すると、では脳を困らせているもの、脳細胞を生来どおり働けなくさせているものは何か。自分を萎縮させる誰かのハラスメントか。激しく傷ついた過去の出来事か。あるいは不快な環境か。昨日の睡眠不足か――という具合に原因を究明していけるため、いっときの憂さ晴らしではなく、機嫌そのものにアプローチできるというわけです。
■“慢性的な不機嫌”に陥っていないか
要因によって、日常の機嫌値が上がるまでに必要な時間には幅があるでしょう。たとえばうつ病で半年間休んだ人が、7カ月目からは何事もなかったかのように元気になるとは考えにくい。あるいは、座ってばかりで、ほとんど運動しない生活が1年も2年も続いたら、その人の機嫌はゆっくり低下していき、そのぶん、再浮上するにも時間がかかることになるでしょう。

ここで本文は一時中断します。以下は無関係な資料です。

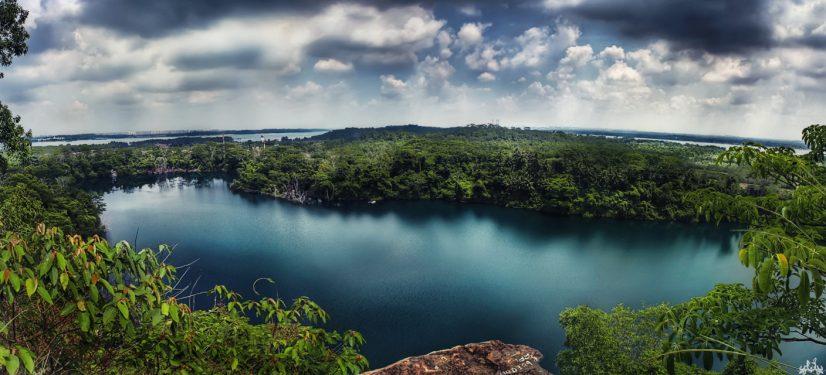 Pulau Ubin Wide Lake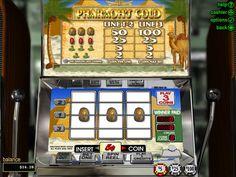 pharaoh's gold slot machine review: http://www.24hr-onlinecasinos.com/slots-machines/pharoahs-gold-slot-machine/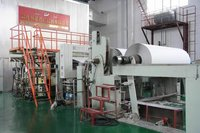 high-efficiency small white top paper coating / white board liner paper machine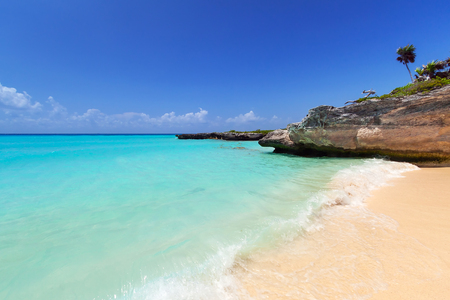 Caribbean Sea beach in Playa del Carmen, Mexico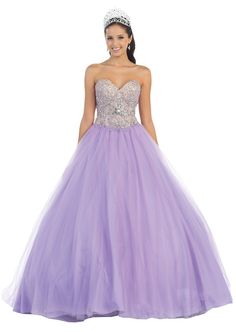 Quinceanera dresses, decorations, tiaras, favors, and supplies for your quinceanera! Many quinceanera dresses to choose from! Quinceanera packages and many accessories available! Purple Quinceanera Dresses, Pageant Dresses, 15 Dresses, Fashion Dresses, Formal Dresses, Quinceanera Party, Military Ball Gowns, Military Party, Color Violeta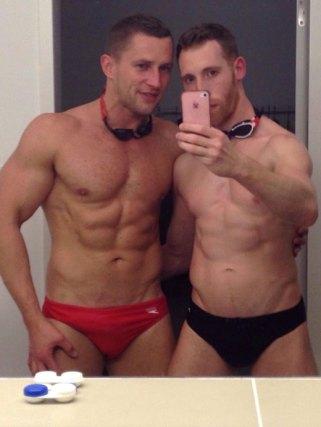 gayselfies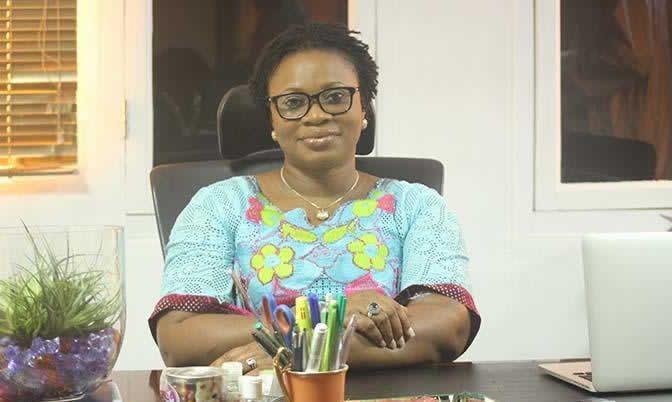 Mrs Charlotte Osei, EC Boss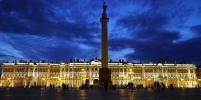 На Евро-2020 в Петербурге могут не пустить иностранных волонтёров. В чем причина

一見、仕事熱心で充実しているビジネスパーソンには、意外とこうした「慢性型不機嫌」とも呼ぶべき、無自覚な不機嫌に陥っている人が多いのかもしれません。
毎日がんばって向上しているかと思いきや、トータルのパフォーマンスは落ちている。そういう人は、いつの間にか自分で自分の脳に制限をかけ、慢性的な不機嫌状態に陥らせている可能性があります。そうして、気づいたときには抑うつ状態になっていたり、何にも喜びを見いだせなくなったりしているのです。
でも、大丈夫です。先ほども述べたように、脳は一日いちにち違う。ということは、これから一日いちにち、少しずつ変えていくことも可能です。ゆっくりと不機嫌が慢性化したのと同じくらいの時間をかけるつもりで脳を整え、少しずつ機嫌を強化していきましょう。
■不機嫌に気づいたら「優先順位」を確認する
機嫌が悪いときは明らかに思考力も処理能力も低下しています。成長することが本質である脳にとっては、キビキビと物事を処理できる状態がもっとも快です。何らかの要因によって、そんな脳にとっての快状態が失われている。それが不機嫌という感情として表出されているというのが、脳科学的に見た「不機嫌」です。
つまり「何らかの理由で感情が不機嫌だから、脳の思考力や処理能力が落ちる」のではなく、「何らかの理由で脳の思考力や処理能力が落ちている、それは脳にとって不快状態だから不機嫌という表現になる」という因果関係なのです。
「不機嫌は脳細胞の叫び」です。それに気づくことが、日々の機嫌をコントロールするためには非常に重要です。
では、不機嫌なときに「これは“何らかの理由でうまく働けません”という脳からのサインだ」と気づいたとして、具体的にどうしたらいいでしょうか。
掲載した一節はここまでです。